- _Entries_:
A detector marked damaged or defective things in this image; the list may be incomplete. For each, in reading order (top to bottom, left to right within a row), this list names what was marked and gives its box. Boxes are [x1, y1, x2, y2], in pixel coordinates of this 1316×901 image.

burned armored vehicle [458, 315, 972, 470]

* * *

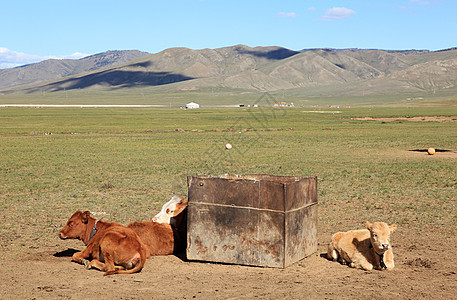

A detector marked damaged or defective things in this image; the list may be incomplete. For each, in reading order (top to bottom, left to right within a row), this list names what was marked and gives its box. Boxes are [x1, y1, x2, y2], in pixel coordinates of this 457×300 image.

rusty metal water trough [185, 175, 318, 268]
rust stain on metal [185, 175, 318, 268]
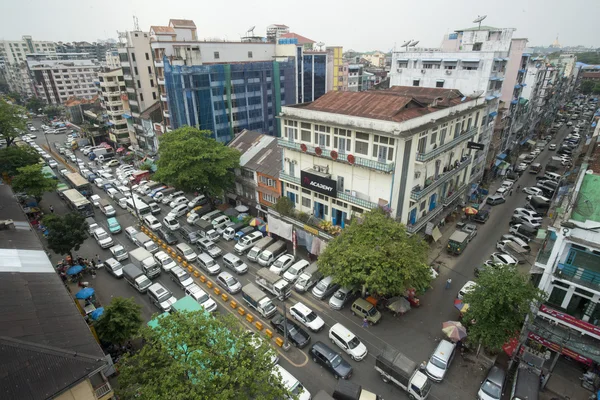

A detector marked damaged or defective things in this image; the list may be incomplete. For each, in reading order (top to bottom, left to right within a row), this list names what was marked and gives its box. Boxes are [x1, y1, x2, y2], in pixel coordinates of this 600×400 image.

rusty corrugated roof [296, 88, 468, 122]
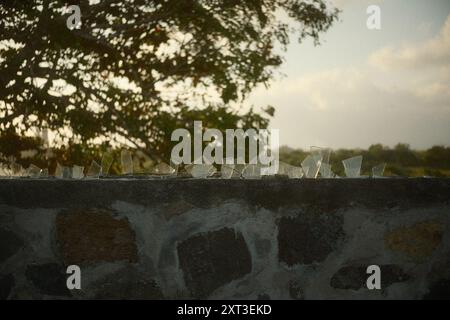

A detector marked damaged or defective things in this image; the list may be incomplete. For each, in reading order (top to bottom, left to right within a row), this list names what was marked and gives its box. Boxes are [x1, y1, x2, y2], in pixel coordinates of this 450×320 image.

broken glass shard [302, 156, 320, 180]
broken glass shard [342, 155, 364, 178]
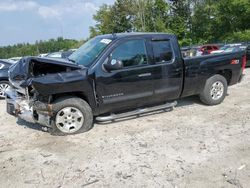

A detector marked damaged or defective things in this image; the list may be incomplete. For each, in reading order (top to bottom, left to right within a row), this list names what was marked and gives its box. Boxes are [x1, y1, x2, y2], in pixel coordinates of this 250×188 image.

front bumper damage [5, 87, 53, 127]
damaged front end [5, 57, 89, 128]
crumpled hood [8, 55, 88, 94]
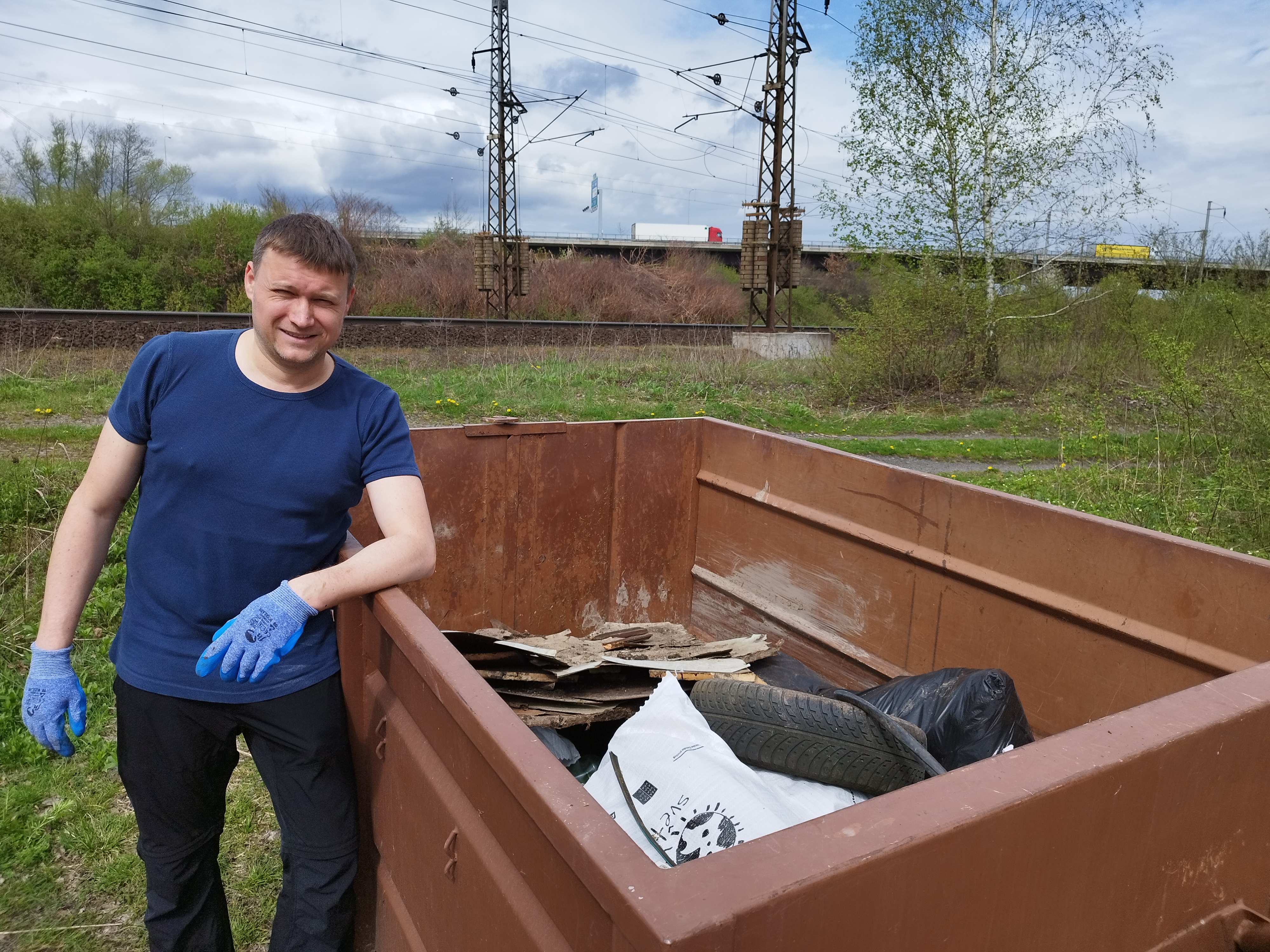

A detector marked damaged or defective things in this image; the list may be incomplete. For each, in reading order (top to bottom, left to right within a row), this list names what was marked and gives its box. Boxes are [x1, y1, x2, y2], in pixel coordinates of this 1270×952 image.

---

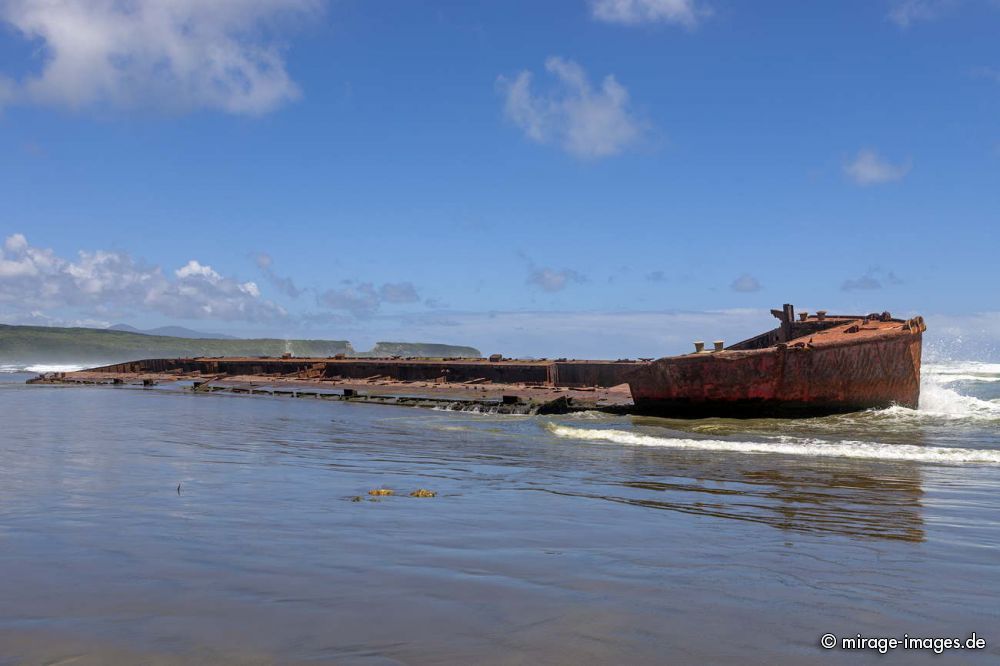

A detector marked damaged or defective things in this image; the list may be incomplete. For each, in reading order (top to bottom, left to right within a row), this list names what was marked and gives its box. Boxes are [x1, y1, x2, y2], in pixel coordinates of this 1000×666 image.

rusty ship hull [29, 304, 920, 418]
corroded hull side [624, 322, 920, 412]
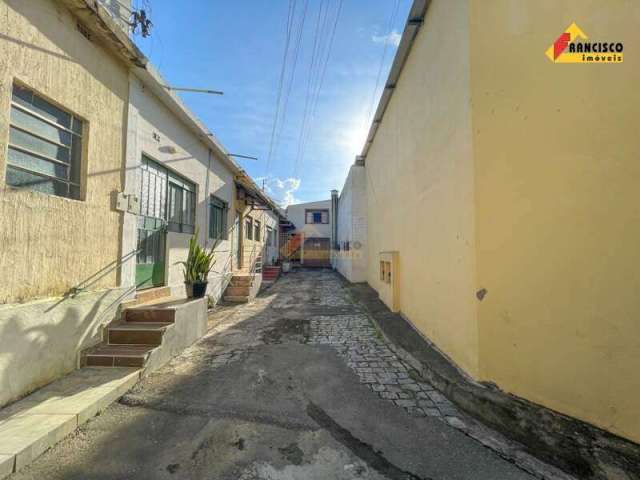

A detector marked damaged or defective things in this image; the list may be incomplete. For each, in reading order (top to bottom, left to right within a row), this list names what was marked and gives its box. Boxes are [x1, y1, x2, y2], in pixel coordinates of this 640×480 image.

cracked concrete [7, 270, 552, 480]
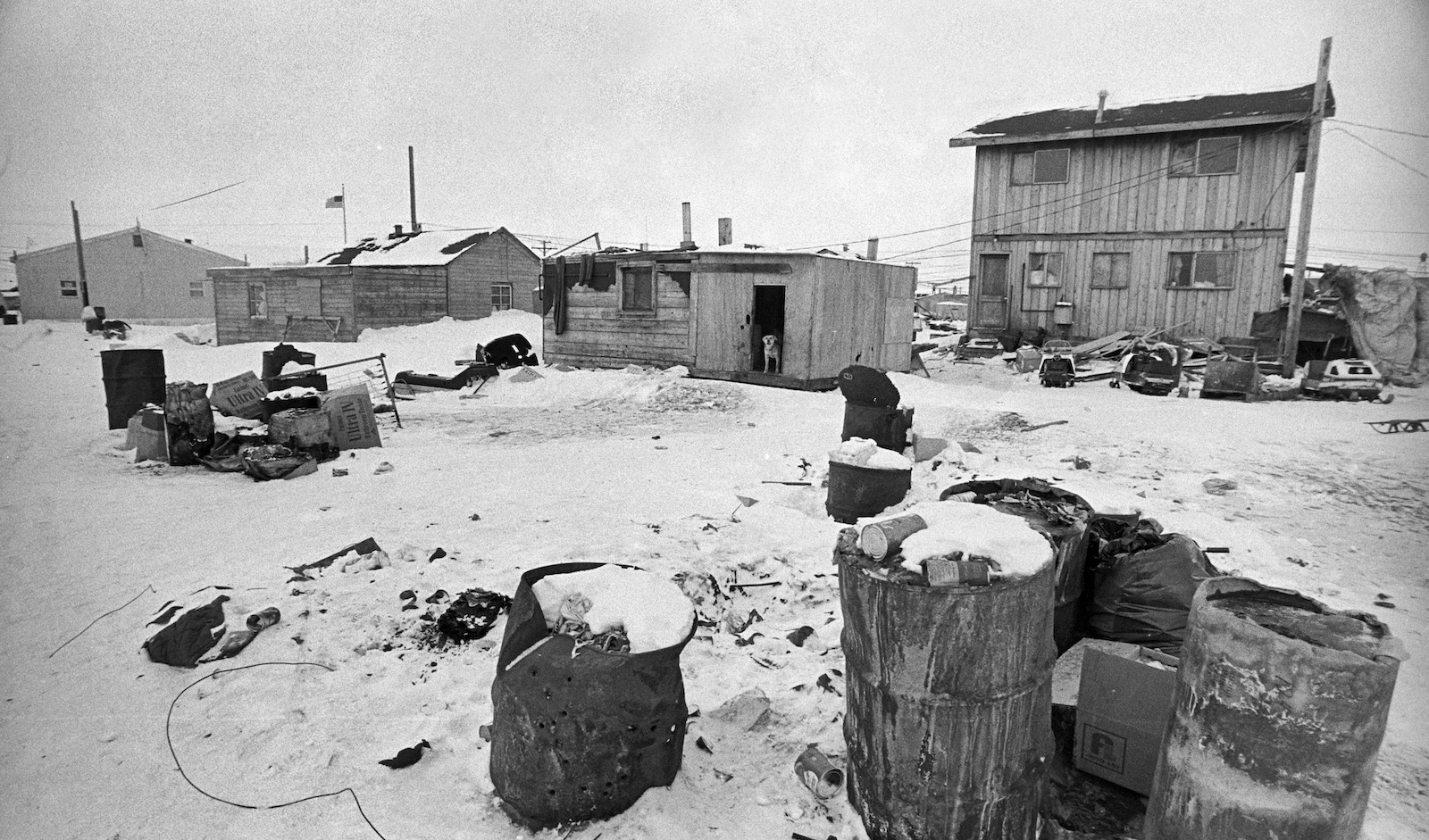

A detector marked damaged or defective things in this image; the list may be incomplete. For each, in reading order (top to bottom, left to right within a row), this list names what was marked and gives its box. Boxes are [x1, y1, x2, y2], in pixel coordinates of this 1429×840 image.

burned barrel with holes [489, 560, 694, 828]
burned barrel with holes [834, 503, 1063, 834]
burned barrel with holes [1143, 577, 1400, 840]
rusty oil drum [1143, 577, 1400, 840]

- _Exercise objective_: Copy out, word for word, the lines of the records above, beginning with the line that contains "this 250×188 image." and going on through the line that contains "crumpled hood [8, 55, 88, 94]". Include both of those lines and nothing more.

- _Response for this exercise_:
A detector marked damaged or defective things in this image; the list may be incomplete. For each, in reading order (top to bottom, left to right within a row), this list names what was marked and gives its box. Boxes are [x1, y1, x2, y2], in pixel coordinates of this 250×188 image.

front bumper damage [5, 87, 53, 127]
damaged front end [5, 57, 89, 128]
crumpled hood [8, 55, 88, 94]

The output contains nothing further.